A small tear collected in the corner of her eye. “Tell me what to do.”
“Seems you’ve already decided. How far along are you? Got to be close to five months if it was around the time of the sting. Have you told your mom?”
“Not yet. Not in the mood for a lecture.”
“Come on, Beck, give her some credit.”
“We’ve never been close, Hogan. Especially after Dad died. We lived to exist, then Flynn came around, and next thing I know she’s getting married and I can’t remember anything of my childhood.” Beck returned to her chair and unzipped the backpack. “What do you think about this?” She passed Everleigh Callahan’s will over to him. If she kept the conversation moving, her tears had to submit. “I inherited a house in Florida.”
“You inherited a house?” Hogan reached for the document. “I didn’t know you had any relatives in Florida.”

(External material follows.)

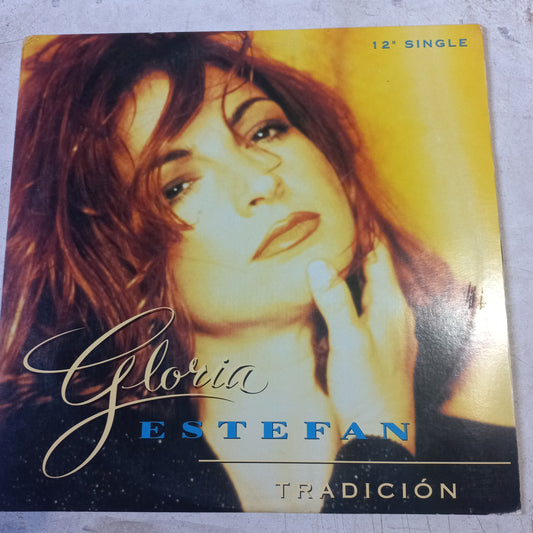 Gloria Estefan Tradicion Maxi VG+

“The house isn’t from relatives.” Mom had finally spilled more details this morning over eggs and bacon. “Dad had an uncle, an aunt, and a cousin in Florida back in the late fifties, early sixties, but they moved to New York somewhere along the line. Anyway, there was an older woman across the street who was like an old aunt or granny to the family. Dad vacationed there with his family for a few years, I guess until his uncle moved, Mom couldn’t remember. Anyway, when I came along he wanted to go back down to this . . . this Fernandina Beach and give me the memories he had growing up. Apparently we stayed with this old lady, Everleigh Callahan. She died over Thanksgiving, left me her house.”
Hogan looked up from reading the will. “Your dad tried to get a couple of us to go down for fishing one spring. Never worked out.” He passed the will back to Beck. “Do you have any memories of this place?”
She shook her head. “Any memory Dad touched is gone.”
The words were true, familiar, so much so she often forgot the depth of their meaning. Any memories associated with her father were wiped away eighteen years ago.